RECORDS SUPPLIED ▸
★ ★ ★ ★ ★ ★ ★
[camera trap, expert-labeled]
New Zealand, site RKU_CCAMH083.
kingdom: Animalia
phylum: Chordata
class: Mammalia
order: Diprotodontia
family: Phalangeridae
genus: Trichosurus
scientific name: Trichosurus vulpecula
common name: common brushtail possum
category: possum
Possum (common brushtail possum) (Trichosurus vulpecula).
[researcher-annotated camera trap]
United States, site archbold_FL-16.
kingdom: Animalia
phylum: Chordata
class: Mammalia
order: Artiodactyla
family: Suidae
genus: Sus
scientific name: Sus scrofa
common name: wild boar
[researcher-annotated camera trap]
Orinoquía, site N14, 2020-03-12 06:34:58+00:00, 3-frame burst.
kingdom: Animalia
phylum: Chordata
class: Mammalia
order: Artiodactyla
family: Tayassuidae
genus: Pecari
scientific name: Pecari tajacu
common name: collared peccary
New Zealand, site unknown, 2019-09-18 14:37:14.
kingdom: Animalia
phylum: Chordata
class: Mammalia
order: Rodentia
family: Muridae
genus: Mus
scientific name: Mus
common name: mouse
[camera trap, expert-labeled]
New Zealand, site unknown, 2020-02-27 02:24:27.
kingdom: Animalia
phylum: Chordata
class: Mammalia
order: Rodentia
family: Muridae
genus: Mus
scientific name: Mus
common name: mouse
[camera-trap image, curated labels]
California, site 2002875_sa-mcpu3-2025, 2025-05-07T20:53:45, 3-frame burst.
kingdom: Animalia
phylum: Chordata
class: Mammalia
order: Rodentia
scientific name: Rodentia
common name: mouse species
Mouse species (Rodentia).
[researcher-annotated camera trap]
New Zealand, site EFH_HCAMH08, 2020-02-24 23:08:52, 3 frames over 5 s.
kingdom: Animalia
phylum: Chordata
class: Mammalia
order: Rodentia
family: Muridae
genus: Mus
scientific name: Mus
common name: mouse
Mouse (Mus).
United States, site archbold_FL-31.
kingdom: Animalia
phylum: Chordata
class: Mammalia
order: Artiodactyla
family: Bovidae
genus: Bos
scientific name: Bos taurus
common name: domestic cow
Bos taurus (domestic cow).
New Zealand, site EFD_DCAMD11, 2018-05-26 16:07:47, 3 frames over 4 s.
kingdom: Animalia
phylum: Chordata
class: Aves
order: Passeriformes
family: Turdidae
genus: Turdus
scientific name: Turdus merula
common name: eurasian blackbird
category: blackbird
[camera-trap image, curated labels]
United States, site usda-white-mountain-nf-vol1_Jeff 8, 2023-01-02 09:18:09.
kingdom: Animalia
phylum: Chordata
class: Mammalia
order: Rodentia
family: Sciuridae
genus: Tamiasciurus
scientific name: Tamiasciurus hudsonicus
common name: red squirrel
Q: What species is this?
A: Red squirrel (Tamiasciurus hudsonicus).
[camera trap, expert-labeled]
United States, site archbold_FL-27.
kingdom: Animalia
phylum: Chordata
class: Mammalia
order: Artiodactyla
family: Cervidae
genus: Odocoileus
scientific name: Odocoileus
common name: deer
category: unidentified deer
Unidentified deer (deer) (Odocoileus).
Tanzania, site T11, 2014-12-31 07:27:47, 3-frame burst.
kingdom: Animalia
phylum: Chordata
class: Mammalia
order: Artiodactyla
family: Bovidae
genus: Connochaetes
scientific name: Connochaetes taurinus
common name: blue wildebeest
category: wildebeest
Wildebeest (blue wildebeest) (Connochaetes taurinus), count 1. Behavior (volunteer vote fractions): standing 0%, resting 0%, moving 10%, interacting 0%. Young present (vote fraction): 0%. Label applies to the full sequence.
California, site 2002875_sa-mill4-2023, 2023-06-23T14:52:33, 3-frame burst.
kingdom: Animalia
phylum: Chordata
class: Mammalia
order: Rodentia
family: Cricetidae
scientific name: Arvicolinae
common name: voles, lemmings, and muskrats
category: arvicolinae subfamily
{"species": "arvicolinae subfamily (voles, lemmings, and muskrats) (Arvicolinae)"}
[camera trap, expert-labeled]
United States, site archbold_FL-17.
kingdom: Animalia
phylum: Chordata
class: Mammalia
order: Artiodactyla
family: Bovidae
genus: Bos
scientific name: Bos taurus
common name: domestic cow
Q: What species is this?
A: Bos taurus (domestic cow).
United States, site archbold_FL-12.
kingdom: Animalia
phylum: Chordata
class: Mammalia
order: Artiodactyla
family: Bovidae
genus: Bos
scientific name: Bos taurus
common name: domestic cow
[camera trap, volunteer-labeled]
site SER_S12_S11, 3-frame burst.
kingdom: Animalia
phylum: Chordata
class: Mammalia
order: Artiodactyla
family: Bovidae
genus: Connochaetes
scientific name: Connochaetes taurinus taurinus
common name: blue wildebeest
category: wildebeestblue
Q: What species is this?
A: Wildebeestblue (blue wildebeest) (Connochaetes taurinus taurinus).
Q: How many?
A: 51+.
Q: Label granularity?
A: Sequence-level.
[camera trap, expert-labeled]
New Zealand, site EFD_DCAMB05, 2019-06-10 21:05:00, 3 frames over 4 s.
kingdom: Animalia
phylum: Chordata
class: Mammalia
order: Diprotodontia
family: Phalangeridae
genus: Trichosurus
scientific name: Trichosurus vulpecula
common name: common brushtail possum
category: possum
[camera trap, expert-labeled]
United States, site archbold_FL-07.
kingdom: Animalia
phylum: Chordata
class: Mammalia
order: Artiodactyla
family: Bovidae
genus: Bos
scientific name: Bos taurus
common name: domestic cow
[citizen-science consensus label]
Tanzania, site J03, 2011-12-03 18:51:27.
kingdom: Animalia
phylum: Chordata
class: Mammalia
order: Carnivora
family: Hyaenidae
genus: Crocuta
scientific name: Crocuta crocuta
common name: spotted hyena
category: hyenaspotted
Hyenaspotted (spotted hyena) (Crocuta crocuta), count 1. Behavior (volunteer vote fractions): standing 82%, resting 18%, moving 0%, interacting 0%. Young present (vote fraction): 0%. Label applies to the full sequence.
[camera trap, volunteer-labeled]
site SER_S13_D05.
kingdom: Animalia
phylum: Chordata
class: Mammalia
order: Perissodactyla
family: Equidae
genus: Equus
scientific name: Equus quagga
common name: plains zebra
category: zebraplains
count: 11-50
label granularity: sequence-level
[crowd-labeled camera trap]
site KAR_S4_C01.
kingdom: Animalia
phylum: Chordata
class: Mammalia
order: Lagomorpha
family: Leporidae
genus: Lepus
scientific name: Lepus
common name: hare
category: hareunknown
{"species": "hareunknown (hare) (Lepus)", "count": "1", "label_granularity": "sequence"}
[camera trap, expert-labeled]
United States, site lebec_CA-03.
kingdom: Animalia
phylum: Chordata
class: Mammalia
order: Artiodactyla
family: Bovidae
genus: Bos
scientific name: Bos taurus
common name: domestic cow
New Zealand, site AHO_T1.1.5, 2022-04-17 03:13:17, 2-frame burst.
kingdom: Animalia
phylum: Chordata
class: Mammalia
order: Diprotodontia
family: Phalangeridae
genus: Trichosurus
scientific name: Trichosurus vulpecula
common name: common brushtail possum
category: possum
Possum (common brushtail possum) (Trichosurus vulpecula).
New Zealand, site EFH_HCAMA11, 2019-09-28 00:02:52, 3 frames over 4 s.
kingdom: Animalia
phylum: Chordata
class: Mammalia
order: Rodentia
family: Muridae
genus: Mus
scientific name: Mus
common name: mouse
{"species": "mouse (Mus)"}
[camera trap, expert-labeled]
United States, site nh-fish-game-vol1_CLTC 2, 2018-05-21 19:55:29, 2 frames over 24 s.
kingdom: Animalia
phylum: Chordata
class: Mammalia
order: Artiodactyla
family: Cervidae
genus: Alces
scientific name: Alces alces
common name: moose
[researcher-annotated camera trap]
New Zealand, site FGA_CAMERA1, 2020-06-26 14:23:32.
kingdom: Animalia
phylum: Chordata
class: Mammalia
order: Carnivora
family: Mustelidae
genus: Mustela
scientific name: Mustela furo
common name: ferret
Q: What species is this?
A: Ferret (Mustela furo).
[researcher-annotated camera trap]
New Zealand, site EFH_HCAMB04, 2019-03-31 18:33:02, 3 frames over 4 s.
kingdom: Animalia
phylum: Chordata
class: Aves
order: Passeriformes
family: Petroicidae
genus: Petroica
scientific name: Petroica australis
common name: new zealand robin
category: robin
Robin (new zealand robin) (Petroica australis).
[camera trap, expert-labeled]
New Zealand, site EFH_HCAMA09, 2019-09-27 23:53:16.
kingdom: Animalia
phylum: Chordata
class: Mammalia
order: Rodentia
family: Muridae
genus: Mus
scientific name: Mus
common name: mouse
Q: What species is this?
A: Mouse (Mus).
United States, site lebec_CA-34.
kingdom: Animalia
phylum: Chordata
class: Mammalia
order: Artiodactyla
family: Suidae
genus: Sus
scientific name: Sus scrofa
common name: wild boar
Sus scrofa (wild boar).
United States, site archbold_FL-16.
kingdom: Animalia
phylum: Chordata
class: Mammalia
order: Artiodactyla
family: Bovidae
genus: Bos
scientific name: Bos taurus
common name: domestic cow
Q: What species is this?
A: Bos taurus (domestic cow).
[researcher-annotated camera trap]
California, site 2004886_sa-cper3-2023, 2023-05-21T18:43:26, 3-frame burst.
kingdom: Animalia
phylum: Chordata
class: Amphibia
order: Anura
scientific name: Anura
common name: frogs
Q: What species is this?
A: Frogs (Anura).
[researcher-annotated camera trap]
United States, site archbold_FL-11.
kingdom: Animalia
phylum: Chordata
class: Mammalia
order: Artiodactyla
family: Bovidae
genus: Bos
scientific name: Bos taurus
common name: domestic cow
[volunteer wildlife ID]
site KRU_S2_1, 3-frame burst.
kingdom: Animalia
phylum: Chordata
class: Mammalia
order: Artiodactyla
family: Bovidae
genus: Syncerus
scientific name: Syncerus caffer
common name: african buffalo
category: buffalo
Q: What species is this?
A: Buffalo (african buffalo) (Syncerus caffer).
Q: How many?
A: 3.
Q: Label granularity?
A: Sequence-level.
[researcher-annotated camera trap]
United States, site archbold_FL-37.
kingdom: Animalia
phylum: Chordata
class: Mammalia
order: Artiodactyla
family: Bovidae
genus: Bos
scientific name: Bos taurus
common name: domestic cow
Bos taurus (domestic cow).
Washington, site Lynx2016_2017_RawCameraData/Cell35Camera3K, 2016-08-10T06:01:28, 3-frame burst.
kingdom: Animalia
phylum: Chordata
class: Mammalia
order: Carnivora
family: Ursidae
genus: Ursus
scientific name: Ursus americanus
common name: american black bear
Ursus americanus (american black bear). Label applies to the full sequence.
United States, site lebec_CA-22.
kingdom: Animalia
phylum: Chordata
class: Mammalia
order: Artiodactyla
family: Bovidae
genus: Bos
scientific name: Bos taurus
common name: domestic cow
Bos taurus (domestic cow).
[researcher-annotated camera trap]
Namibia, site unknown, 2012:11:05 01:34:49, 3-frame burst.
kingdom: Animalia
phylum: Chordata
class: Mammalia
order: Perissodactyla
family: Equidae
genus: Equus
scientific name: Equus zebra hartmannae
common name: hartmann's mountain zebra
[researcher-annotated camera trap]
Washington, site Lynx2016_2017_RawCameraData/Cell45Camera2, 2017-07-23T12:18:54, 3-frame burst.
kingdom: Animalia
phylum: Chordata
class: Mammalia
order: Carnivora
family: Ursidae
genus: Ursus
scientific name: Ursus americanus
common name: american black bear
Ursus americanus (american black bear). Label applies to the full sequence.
★ ★ ★ ★ ★ ★ ★
EXERCISE PROMPT ▸
Retype exactly the lines above, from the one with "A: Wildebeestblue (blue" through the one with "genus: Lepus", inclusive.

EXERCISE OUTPUT ▸
A: Wildebeestblue (blue wildebeest) (Connochaetes taurinus taurinus).
Q: How many?
A: 51+.
Q: Label granularity?
A: Sequence-level.
[camera trap, expert-labeled]
New Zealand, site EFD_DCAMB05, 2019-06-10 21:05:00, 3 frames over 4 s.
kingdom: Animalia
phylum: Chordata
class: Mammalia
order: Diprotodontia
family: Phalangeridae
genus: Trichosurus
scientific name: Trichosurus vulpecula
common name: common brushtail possum
category: possum
[camera trap, expert-labeled]
United States, site archbold_FL-07.
kingdom: Animalia
phylum: Chordata
class: Mammalia
order: Artiodactyla
family: Bovidae
genus: Bos
scientific name: Bos taurus
common name: domestic cow
[citizen-science consensus label]
Tanzania, site J03, 2011-12-03 18:51:27.
kingdom: Animalia
phylum: Chordata
class: Mammalia
order: Carnivora
family: Hyaenidae
genus: Crocuta
scientific name: Crocuta crocuta
common name: spotted hyena
category: hyenaspotted
Hyenaspotted (spotted hyena) (Crocuta crocuta), count 1. Behavior (volunteer vote fractions): standing 82%, resting 18%, moving 0%, interacting 0%. Young present (vote fraction): 0%. Label applies to the full sequence.
[camera trap, volunteer-labeled]
site SER_S13_D05.
kingdom: Animalia
phylum: Chordata
class: Mammalia
order: Perissodactyla
family: Equidae
genus: Equus
scientific name: Equus quagga
common name: plains zebra
category: zebraplains
count: 11-50
label granularity: sequence-level
[crowd-labeled camera trap]
site KAR_S4_C01.
kingdom: Animalia
phylum: Chordata
class: Mammalia
order: Lagomorpha
family: Leporidae
genus: Lepus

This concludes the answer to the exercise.